Robin Goad

Personal information
- Born: January 17, 1970 (age 56)

Medal record
Women's Weightlifting
Representing the United States
World Championships
| Silver medal – second place | 1987 Daytona Beach | – 48 kg |
| Silver medal – second place | 1988 Jakarta | – 48 kg |
| Silver medal – second place | 1991 Donaueschingen | – 52 kg |
| Bronze medal – third place | 1992 Varna | – 52 kg |
| Silver medal – second place | 1993 Melbourne | – 54 kg |
| Gold medal – first place | 1994 Istanbul | – 50 kg |
| Bronze medal – third place | 1998 Lahti | – 53 kg |
Pan American Games
| Gold medal – first place | 1999 Winnipeg | – 53 kg |

= Robin Goad =

American weightlifter (born 1970)

[Dataset entries]:
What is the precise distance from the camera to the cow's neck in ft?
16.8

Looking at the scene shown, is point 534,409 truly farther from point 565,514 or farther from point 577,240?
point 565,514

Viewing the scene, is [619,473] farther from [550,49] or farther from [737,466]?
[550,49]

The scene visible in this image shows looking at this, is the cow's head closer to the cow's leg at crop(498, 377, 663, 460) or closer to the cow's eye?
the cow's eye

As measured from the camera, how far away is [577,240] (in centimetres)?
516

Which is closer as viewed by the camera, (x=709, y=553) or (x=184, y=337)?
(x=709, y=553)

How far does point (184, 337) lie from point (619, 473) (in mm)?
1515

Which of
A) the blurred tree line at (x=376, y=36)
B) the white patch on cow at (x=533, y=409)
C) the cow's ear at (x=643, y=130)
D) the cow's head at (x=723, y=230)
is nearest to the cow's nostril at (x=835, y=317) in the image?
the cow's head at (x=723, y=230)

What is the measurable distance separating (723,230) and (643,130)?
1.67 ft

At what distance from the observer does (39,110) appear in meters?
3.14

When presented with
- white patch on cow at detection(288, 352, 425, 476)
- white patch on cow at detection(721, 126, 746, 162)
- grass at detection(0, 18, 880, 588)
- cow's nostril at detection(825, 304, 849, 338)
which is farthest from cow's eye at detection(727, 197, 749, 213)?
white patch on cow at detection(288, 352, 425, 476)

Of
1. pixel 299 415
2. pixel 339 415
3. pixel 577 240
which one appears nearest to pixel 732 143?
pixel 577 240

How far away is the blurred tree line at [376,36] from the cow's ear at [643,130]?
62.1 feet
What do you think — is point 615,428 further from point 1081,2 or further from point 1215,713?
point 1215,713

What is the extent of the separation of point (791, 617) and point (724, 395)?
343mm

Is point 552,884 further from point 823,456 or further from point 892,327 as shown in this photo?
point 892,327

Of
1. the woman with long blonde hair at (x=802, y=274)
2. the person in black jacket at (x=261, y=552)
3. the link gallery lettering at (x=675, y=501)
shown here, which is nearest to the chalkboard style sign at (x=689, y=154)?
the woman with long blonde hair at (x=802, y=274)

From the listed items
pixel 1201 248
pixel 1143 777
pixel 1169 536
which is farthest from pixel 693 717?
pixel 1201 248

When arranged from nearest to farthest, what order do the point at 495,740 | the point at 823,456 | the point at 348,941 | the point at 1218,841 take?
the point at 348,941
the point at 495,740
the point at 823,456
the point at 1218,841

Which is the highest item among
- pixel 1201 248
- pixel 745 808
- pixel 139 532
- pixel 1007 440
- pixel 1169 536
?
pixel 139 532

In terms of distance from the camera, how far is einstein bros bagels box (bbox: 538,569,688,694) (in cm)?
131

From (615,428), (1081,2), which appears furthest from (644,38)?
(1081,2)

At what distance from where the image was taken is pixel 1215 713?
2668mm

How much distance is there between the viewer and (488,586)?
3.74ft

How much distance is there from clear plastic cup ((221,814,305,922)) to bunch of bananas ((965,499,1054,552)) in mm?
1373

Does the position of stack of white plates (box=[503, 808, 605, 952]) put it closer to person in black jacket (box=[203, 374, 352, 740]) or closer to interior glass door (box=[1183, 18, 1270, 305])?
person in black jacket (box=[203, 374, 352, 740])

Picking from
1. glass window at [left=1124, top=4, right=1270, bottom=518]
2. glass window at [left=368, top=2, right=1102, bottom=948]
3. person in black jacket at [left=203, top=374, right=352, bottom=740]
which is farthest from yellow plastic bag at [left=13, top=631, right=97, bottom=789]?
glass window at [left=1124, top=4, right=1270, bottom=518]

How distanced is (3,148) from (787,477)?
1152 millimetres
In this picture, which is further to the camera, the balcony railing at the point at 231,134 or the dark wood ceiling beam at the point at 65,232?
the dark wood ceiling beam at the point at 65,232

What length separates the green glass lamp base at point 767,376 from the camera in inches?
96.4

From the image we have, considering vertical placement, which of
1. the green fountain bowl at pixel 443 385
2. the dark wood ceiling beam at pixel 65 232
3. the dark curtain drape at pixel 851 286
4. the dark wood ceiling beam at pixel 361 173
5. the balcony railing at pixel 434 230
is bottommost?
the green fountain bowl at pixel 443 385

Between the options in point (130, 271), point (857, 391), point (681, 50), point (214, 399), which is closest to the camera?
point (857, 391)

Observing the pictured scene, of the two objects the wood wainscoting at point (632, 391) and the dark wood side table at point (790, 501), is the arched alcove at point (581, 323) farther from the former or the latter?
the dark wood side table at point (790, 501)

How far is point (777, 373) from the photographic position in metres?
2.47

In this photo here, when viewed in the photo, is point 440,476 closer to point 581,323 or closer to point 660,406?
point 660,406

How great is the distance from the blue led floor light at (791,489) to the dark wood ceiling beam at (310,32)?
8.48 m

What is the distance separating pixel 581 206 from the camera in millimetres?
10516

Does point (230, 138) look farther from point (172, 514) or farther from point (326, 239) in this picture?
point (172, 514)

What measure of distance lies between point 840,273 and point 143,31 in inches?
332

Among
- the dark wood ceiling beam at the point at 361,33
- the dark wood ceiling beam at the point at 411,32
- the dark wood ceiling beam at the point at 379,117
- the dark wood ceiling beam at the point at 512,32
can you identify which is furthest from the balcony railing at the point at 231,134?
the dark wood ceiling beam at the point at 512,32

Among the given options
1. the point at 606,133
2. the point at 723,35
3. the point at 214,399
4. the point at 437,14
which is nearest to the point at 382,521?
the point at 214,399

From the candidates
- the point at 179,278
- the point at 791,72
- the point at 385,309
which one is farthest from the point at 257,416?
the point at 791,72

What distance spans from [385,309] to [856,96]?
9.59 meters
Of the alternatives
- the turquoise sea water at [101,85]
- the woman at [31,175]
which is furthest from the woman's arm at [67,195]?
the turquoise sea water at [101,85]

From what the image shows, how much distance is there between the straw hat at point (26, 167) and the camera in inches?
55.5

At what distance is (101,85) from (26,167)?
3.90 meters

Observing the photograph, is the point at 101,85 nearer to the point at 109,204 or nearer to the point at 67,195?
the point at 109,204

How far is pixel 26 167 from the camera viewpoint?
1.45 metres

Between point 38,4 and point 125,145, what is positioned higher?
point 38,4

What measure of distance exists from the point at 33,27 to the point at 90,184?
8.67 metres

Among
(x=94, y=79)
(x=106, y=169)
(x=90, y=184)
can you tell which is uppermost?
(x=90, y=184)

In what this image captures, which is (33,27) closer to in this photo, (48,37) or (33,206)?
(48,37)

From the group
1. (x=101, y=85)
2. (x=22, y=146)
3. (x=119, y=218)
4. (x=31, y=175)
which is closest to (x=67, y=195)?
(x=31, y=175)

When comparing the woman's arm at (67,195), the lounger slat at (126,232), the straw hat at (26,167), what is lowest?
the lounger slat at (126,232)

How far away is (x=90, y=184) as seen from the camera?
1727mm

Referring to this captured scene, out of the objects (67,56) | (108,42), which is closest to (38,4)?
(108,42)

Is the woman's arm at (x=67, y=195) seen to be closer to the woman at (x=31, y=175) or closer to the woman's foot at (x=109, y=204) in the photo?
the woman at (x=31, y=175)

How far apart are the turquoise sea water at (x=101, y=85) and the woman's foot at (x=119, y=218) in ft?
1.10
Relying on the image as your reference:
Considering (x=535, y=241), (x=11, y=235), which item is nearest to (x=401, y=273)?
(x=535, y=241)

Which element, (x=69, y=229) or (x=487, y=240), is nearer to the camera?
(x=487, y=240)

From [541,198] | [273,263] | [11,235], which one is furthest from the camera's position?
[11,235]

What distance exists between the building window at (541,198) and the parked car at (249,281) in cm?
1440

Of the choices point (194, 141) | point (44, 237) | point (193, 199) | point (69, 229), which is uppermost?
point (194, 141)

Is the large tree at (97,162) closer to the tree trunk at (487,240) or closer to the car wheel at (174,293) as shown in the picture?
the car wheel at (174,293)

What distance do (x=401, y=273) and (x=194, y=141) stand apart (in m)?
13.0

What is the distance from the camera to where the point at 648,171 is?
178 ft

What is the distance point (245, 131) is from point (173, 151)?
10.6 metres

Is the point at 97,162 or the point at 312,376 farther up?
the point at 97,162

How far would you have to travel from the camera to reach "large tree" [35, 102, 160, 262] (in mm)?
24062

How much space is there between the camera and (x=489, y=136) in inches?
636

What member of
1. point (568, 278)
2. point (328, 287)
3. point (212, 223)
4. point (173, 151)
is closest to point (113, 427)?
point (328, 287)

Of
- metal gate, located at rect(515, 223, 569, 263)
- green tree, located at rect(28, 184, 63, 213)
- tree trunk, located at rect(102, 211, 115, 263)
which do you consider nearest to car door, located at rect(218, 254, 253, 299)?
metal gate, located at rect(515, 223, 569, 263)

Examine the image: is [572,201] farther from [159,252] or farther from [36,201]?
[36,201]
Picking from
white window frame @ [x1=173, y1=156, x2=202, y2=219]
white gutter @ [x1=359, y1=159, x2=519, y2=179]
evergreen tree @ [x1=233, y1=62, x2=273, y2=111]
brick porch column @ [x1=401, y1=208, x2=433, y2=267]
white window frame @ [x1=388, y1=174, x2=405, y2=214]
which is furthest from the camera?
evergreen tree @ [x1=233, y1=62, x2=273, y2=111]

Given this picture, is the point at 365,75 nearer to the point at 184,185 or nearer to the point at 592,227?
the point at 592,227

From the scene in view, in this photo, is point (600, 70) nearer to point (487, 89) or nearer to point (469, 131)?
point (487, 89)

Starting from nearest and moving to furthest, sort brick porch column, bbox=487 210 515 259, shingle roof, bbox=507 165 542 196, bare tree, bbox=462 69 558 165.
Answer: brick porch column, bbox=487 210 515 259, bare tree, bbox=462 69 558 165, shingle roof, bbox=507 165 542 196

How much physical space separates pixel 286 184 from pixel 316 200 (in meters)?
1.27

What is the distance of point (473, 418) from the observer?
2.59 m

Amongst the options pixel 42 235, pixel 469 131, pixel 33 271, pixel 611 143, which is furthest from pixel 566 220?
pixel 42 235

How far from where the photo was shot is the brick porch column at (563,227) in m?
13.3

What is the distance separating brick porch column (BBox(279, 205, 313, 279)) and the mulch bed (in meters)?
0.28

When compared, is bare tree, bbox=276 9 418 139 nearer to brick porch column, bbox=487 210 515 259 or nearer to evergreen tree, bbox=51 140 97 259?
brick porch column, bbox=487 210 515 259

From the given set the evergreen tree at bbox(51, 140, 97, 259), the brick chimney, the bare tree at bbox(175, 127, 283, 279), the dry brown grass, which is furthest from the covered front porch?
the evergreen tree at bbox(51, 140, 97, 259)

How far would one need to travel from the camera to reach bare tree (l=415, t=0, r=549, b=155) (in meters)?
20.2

[What the exercise asks]:
Using the Robin Goad page above, list every World Championships where she won a silver medal, giving the year and city for each.

[Expected answer]:
- 1987 Daytona Beach
- 1988 Jakarta
- 1991 Donaueschingen
- 1993 Melbourne